DIRECTIONS –
1 - List every period or place that the passage on dichroic glass names as a source of color-changing glass.
2 - According to the passage on dichroic glass, why does the glass of the Lycurgus Cup show one color in reflected light and another in transmitted light?
3 - In the passage on dichroic glass, which institution holds the Lycurgus Cup?

SELECTED TEXT –

== Segment start ==

Another dichroic glass material first appeared in a few pieces of Roman glass from the 4th century and consists of a translucent glass containing colloidal gold and silver particles dispersed in the glass matrix in certain proportions so that the glass has the property of displaying a particular transmitted color and a completely different reflected color, as certain wavelengths of light either pass through or are reflected. In ancient dichroic glass, as seen in the most famous piece, the 4th-century Lycurgus Cup in the British Museum, the glass has a green color when lit from in front in reflected light, and another, purple-ish red, when lit from inside or behind the cup so that the light passes through the glass. This is not due to alternating thin metal films but colloidal silver and gold particles dispersed throughout the glass, in an effect similar to that seen in gold ruby glass, though that has only one color whatever the lighting. The ancient novel Leucippe and Clitophon by Achilles Tatius describes a similar vessel that shifts color from green to red.

==Invention==

| The 4th-century Lycurgus Cup as it appears when back-lit and when front-lit, respectively |

Modern dichroic glass is available as a result of materials research carried out by NASA and its contractors, who developed it for use in dichroic filters. However, color changing glass dates back to at least the 4th century AD, though only very few pieces, mostly fragments, survive. It was also made in the Renaissance in Venice and by imitators elsewhere; these pieces are also rare.

== Segment end ==

EXCERPTED DATA –
== Segment start ==

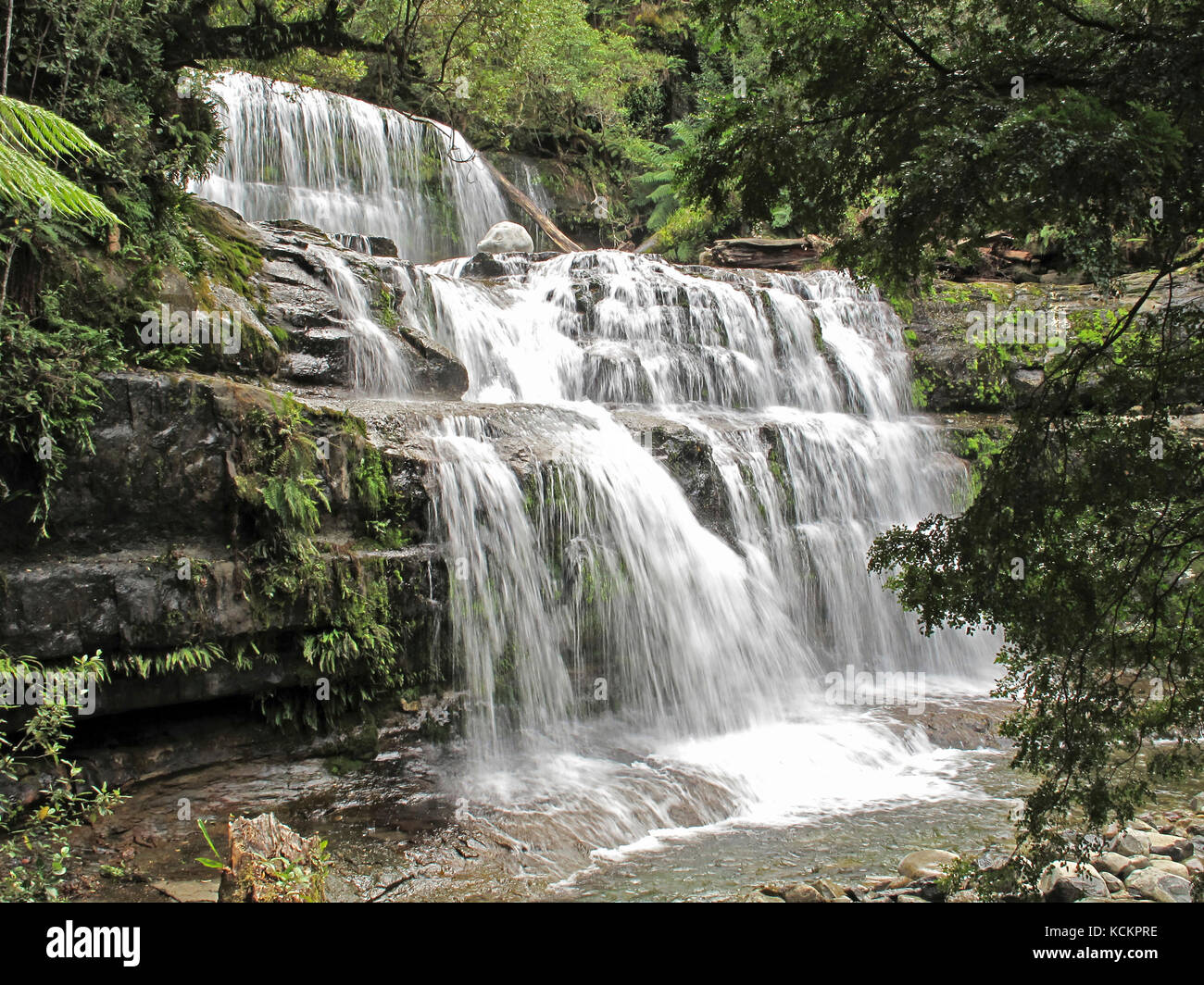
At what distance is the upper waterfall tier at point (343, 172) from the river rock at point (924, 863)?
528 inches

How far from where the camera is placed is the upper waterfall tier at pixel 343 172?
1563 cm

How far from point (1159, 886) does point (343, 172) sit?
55.1 ft

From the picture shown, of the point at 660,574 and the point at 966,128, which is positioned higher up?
the point at 966,128

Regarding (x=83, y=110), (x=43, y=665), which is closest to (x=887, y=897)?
(x=43, y=665)

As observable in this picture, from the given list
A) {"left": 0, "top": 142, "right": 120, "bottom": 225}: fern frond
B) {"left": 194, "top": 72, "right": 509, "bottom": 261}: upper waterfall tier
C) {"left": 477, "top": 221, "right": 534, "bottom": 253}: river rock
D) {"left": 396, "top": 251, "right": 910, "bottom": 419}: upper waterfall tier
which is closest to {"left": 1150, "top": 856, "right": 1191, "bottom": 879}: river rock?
{"left": 0, "top": 142, "right": 120, "bottom": 225}: fern frond

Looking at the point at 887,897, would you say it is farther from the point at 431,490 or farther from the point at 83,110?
the point at 83,110

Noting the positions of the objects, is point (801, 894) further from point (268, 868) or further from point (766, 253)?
point (766, 253)

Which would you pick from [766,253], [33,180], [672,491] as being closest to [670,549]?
[672,491]

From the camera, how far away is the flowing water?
6875 mm

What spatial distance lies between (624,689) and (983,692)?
4.62 metres

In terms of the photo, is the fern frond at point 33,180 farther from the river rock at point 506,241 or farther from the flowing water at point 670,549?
the river rock at point 506,241

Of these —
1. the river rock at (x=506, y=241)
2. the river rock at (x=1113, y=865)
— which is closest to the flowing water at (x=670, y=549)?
the river rock at (x=1113, y=865)

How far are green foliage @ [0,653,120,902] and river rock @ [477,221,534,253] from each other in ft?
42.4

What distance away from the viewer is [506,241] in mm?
17078
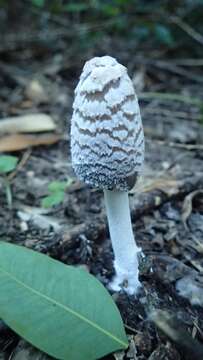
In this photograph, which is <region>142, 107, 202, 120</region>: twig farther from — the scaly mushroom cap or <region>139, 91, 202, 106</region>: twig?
the scaly mushroom cap

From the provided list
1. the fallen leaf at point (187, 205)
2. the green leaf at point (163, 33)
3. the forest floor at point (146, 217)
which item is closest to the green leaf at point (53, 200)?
the forest floor at point (146, 217)

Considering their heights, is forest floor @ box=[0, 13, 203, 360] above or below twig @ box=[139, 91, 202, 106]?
below

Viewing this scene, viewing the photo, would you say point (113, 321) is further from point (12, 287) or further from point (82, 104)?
point (82, 104)

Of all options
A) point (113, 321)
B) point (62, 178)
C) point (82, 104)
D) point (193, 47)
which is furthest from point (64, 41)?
point (113, 321)

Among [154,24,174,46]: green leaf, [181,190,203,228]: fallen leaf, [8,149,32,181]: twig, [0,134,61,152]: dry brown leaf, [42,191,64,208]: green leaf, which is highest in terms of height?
[154,24,174,46]: green leaf

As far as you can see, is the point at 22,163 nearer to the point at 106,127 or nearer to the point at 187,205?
the point at 187,205

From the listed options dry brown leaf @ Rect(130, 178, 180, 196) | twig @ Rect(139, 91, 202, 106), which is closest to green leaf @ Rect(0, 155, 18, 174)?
dry brown leaf @ Rect(130, 178, 180, 196)

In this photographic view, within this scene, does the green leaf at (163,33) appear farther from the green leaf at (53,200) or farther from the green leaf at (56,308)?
the green leaf at (56,308)
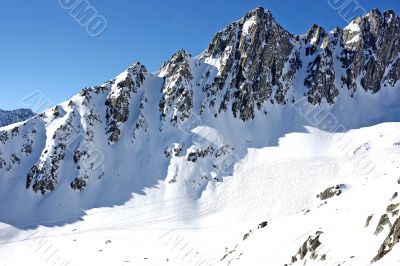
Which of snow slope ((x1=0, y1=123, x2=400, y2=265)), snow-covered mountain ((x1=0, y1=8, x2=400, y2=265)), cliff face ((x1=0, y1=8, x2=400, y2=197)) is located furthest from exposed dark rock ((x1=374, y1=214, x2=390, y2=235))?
cliff face ((x1=0, y1=8, x2=400, y2=197))

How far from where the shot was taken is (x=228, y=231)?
70125mm

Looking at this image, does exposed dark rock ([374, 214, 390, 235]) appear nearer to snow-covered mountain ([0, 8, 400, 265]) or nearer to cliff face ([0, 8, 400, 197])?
snow-covered mountain ([0, 8, 400, 265])

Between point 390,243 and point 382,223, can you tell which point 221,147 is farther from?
point 390,243

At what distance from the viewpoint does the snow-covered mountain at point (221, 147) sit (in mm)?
73250

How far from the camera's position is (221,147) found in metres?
100

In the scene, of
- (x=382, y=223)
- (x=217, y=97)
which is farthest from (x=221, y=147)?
(x=382, y=223)

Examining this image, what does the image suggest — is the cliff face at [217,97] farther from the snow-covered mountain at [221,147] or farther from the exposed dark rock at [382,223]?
the exposed dark rock at [382,223]

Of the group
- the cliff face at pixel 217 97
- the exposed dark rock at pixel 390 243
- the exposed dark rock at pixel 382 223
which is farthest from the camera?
the cliff face at pixel 217 97

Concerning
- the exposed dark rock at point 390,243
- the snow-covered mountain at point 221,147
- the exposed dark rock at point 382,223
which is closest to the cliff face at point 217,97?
the snow-covered mountain at point 221,147

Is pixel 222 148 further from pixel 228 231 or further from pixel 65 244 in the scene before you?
pixel 65 244

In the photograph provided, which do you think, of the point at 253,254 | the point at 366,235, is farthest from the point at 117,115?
the point at 366,235

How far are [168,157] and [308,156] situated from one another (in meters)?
Result: 36.4

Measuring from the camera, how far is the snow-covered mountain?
7325 centimetres

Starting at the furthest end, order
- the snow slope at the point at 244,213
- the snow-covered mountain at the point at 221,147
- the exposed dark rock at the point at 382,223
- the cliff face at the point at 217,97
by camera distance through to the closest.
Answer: the cliff face at the point at 217,97 < the snow-covered mountain at the point at 221,147 < the snow slope at the point at 244,213 < the exposed dark rock at the point at 382,223
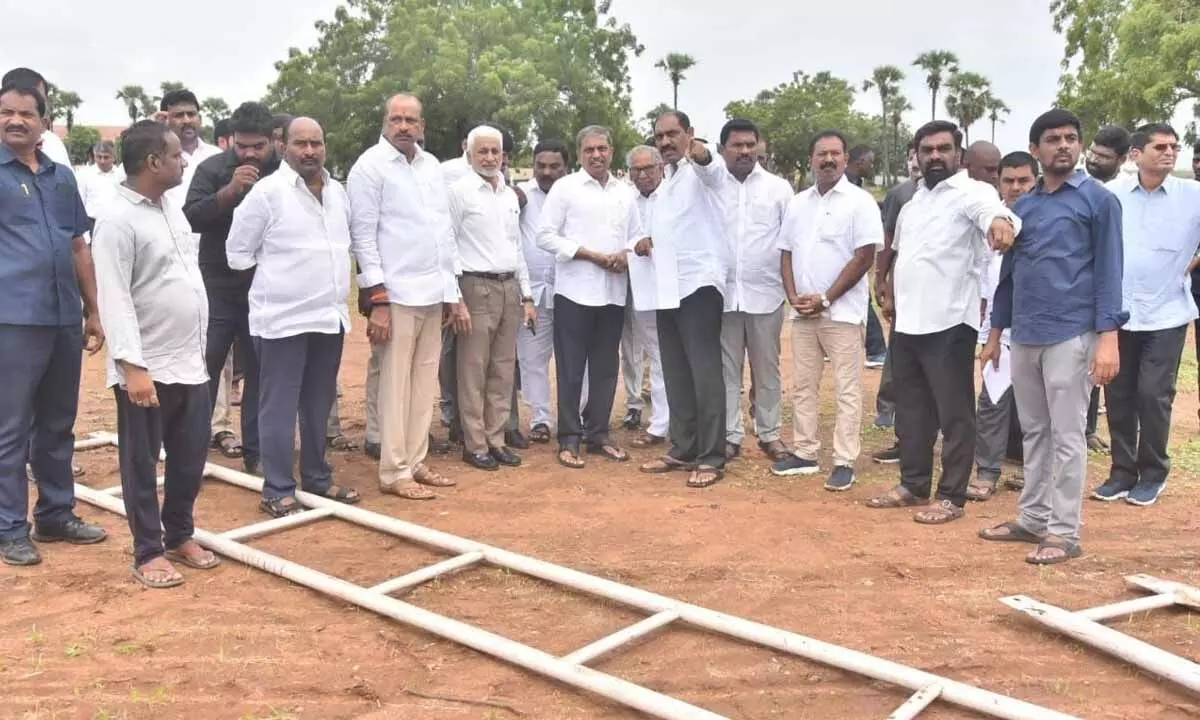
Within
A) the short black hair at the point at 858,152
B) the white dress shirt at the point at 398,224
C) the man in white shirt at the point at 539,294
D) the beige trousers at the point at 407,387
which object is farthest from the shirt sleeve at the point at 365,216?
the short black hair at the point at 858,152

== Segment end ==

SET OF ANSWERS –
1 -
- Roman glass of the 4th century
- Renaissance Venice
- Imitators elsewhere, also in the Renaissance
- Modern materials research by NASA and its contractors

2 - Colloidal gold and silver particles are dispersed throughout the glass in certain proportions. Because of them, certain wavelengths of light pass through the glass while others are reflected. The cup therefore looks green when lit from the front and purple-ish red when lit from inside or behind.

3 - The British Museum.